#### [Exercise instructions]
Every line from the one with "Emekli evi sakinleri" up to and including the one with "905 Cooks Lane" is to be output exactly as it appears below; pictures are not.

#### [Material provided]
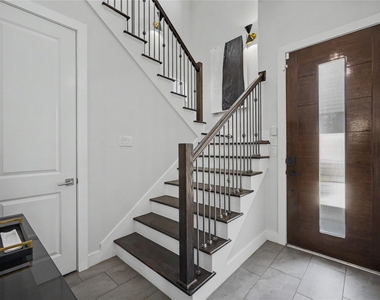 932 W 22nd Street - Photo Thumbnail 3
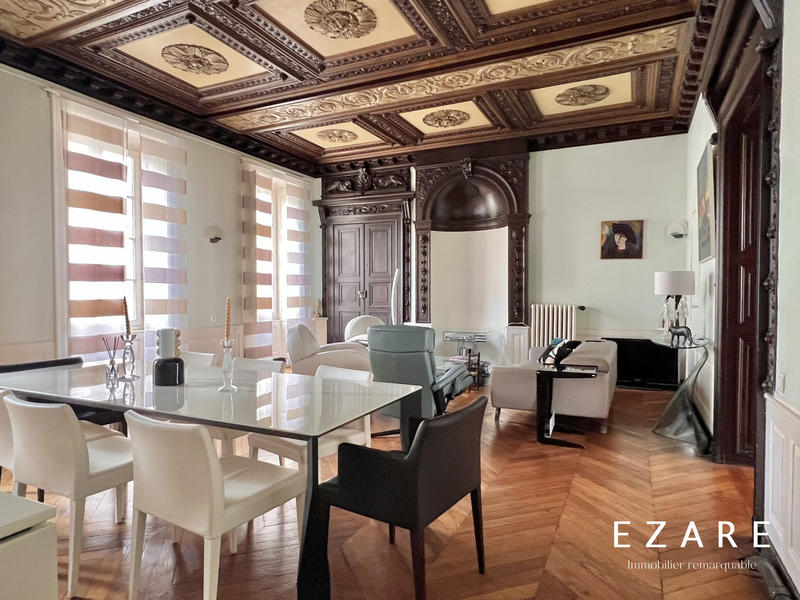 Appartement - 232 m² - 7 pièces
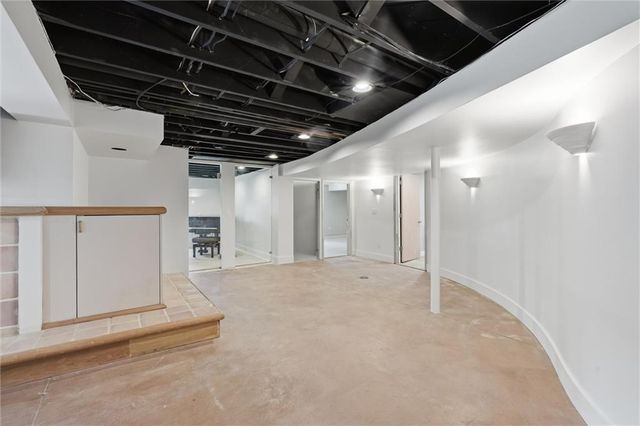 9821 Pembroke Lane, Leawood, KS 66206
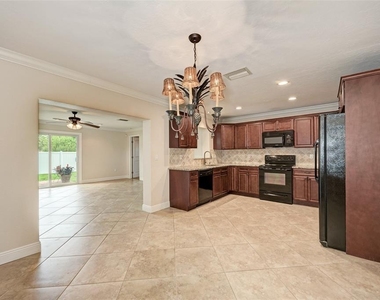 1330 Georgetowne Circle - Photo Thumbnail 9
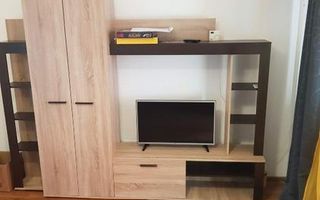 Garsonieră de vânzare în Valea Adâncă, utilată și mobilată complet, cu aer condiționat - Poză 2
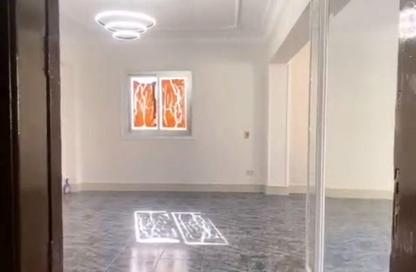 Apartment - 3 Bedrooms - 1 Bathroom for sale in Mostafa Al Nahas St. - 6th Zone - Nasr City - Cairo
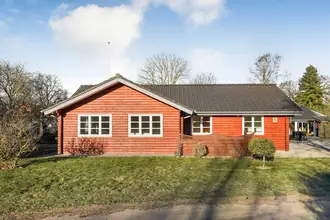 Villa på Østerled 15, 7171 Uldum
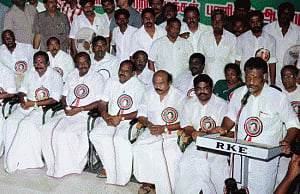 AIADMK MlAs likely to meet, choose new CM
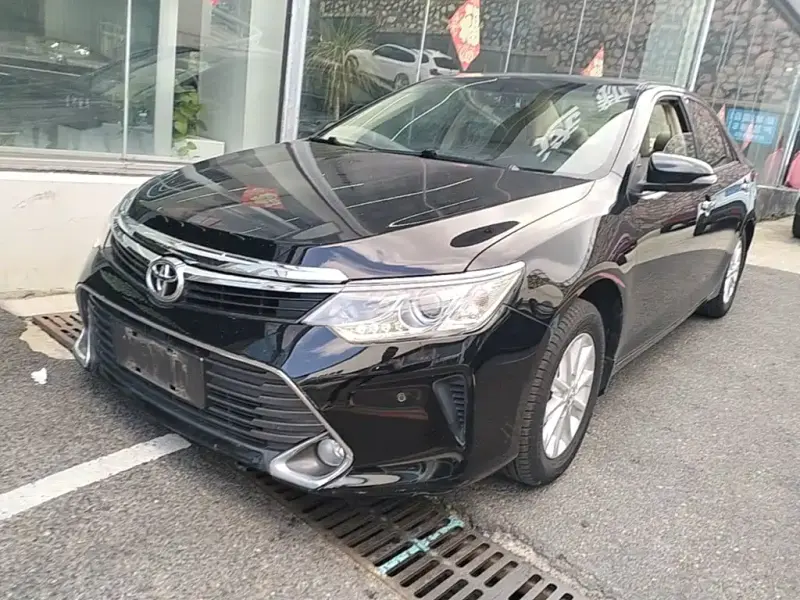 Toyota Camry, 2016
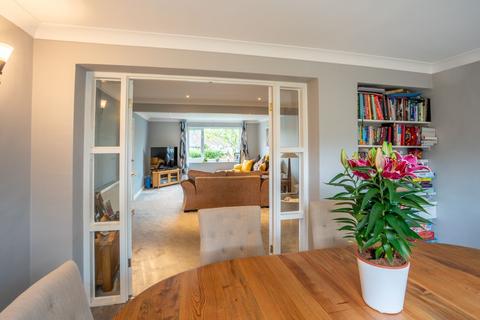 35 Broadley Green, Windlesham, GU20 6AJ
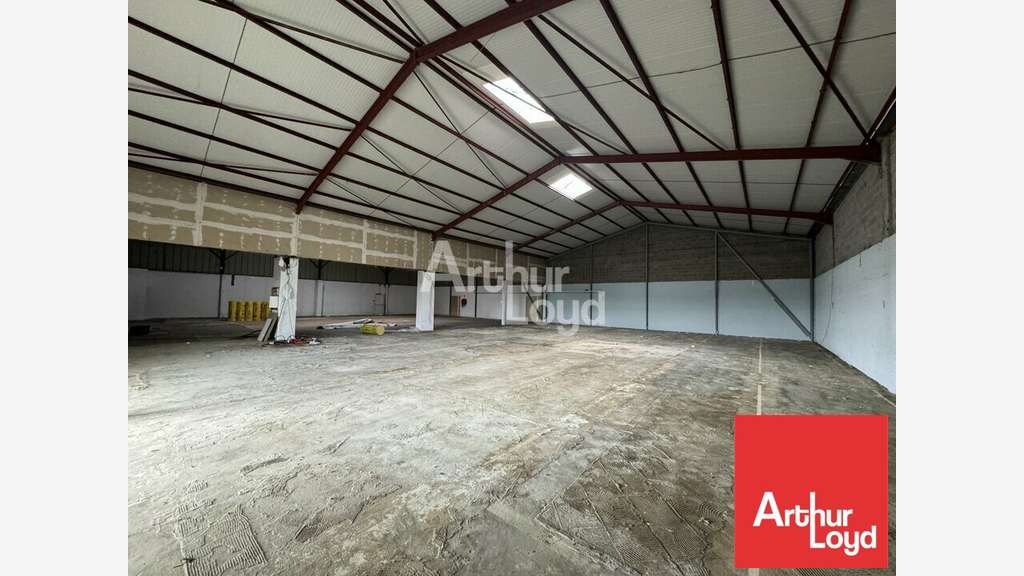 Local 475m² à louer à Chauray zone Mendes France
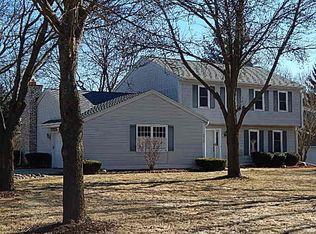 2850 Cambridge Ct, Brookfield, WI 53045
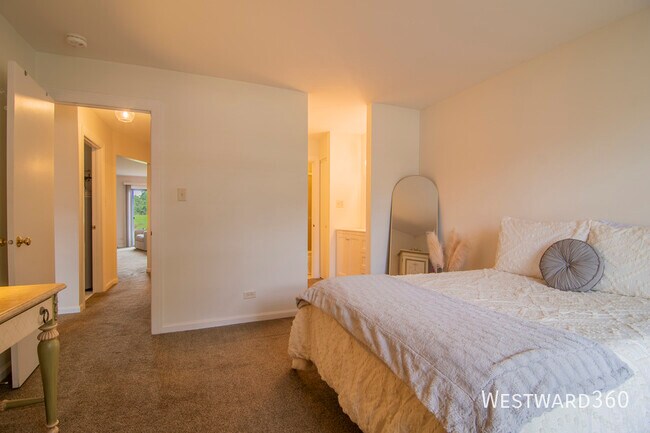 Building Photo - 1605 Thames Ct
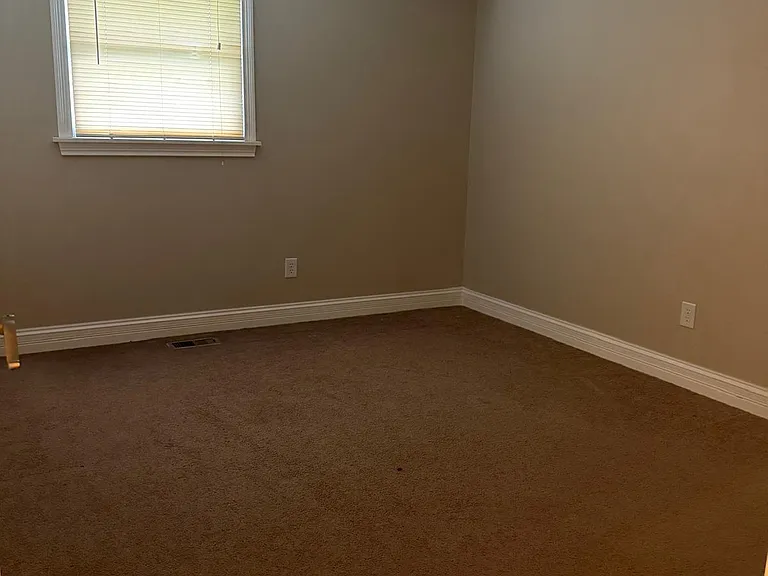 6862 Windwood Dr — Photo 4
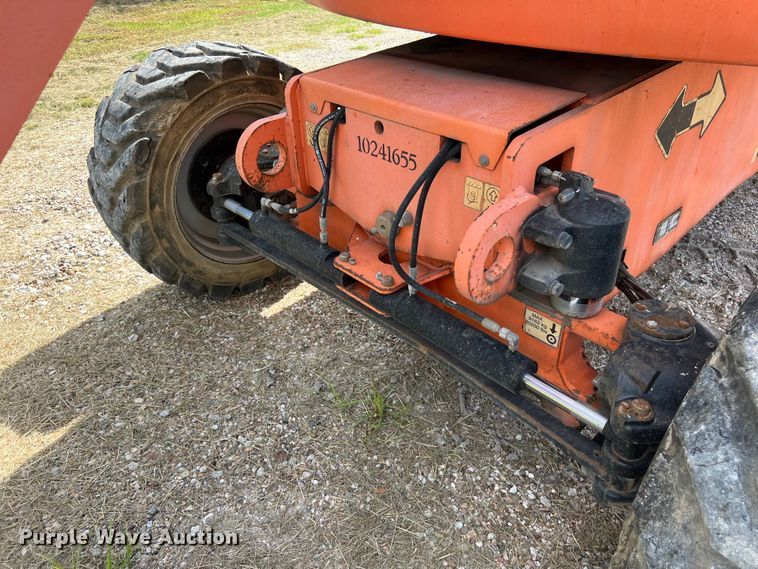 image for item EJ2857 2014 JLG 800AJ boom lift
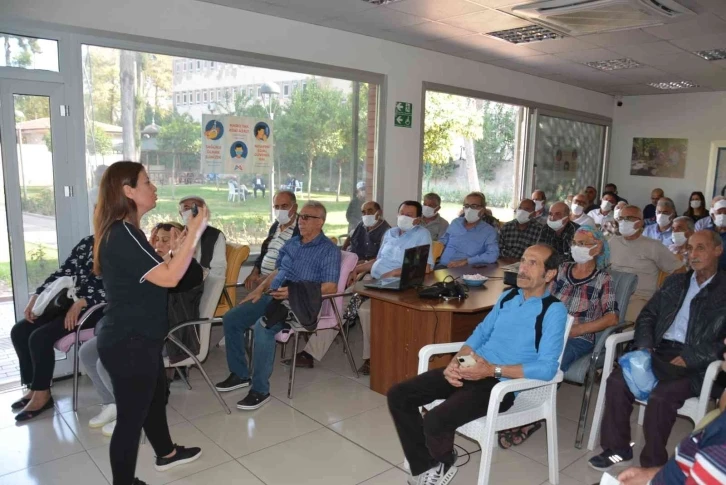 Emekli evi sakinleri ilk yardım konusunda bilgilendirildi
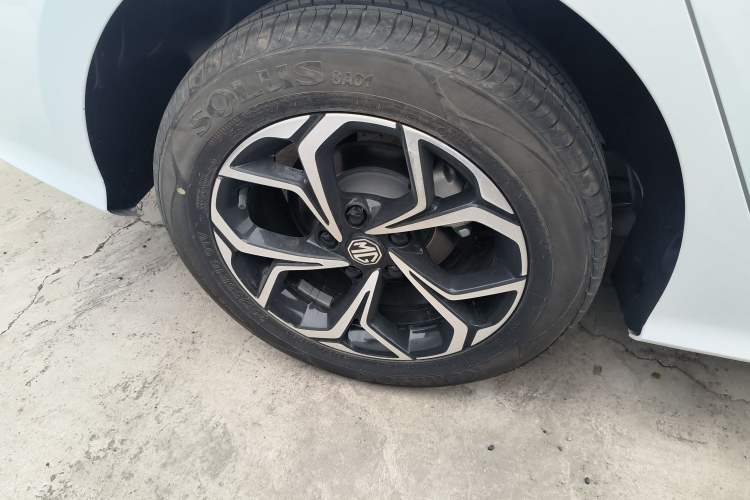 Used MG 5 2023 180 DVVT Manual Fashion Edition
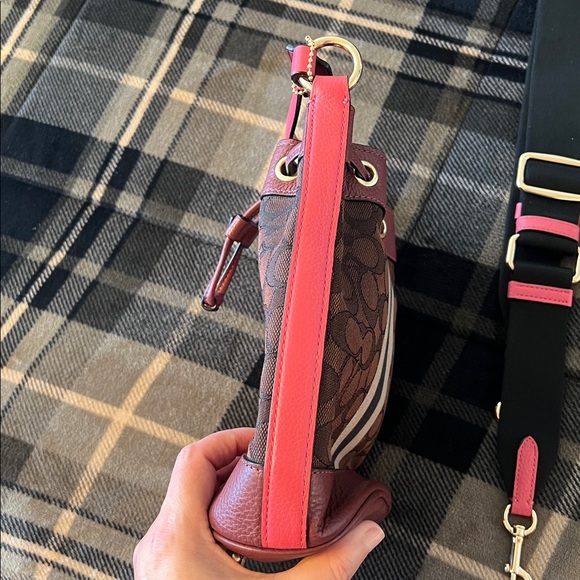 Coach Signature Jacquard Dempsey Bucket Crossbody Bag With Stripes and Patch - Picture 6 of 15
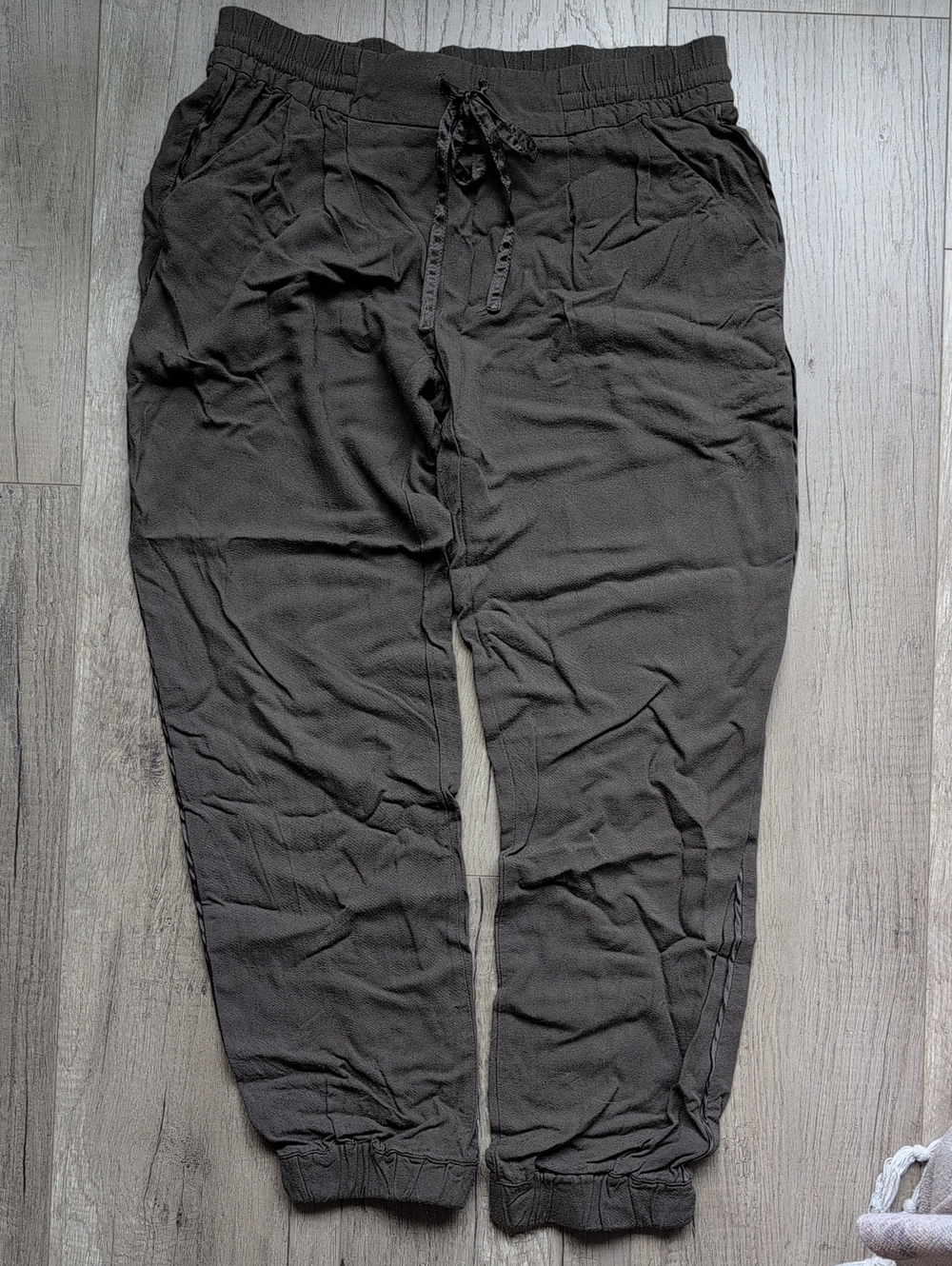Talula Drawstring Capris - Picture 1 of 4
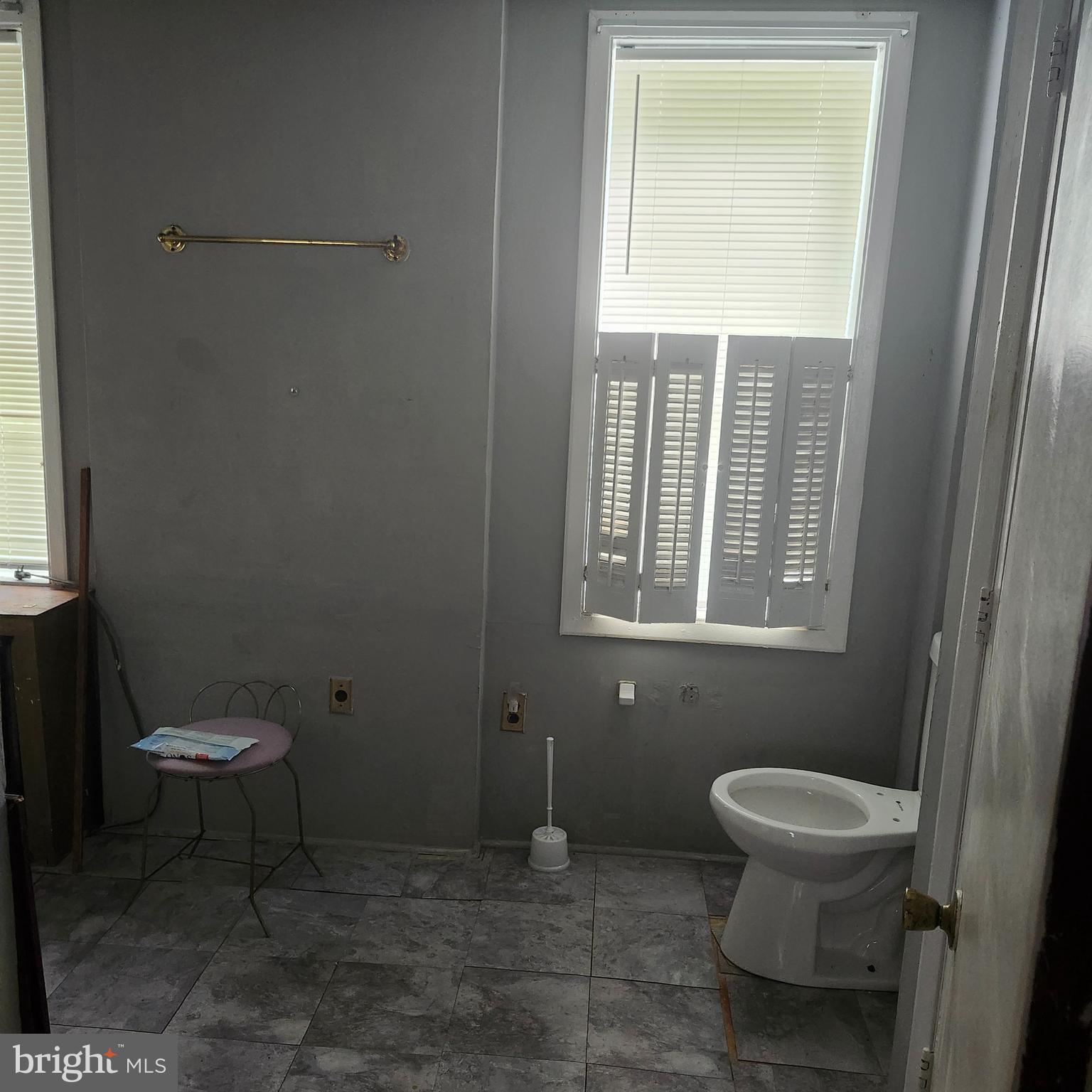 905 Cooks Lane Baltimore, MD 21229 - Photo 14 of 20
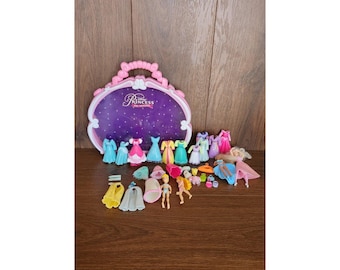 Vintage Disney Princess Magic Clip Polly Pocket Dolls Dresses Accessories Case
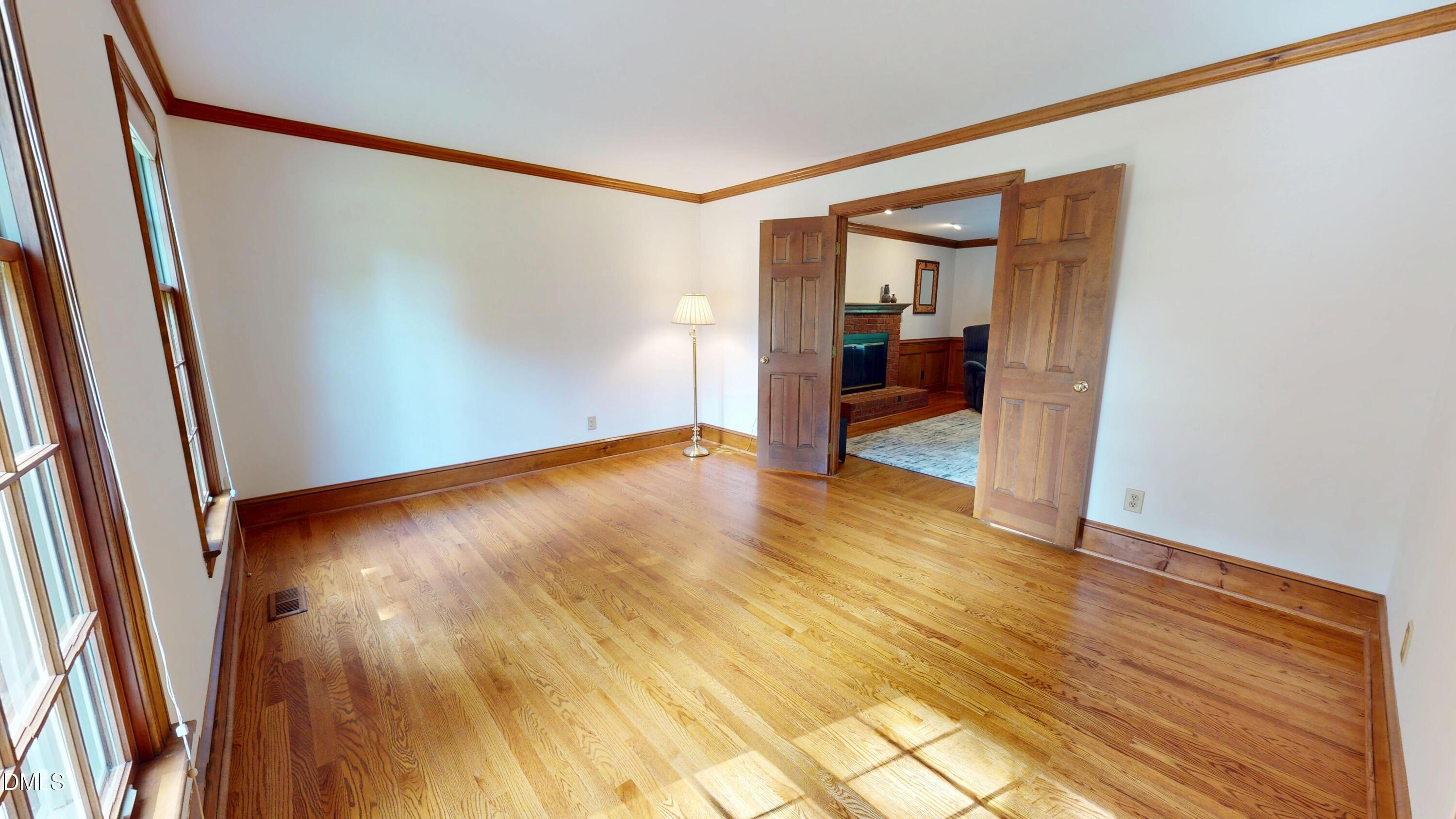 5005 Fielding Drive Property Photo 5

#### [Result of the exercise]
 Emekli evi sakinleri ilk yardım konusunda bilgilendirildi
 Used MG 5 2023 180 DVVT Manual Fashion Edition
 Coach Signature Jacquard Dempsey Bucket Crossbody Bag With Stripes and Patch - Picture 6 of 15
Talula Drawstring Capris - Picture 1 of 4
 905 Cooks Lane Baltimore, MD 21229 - Photo 14 of 20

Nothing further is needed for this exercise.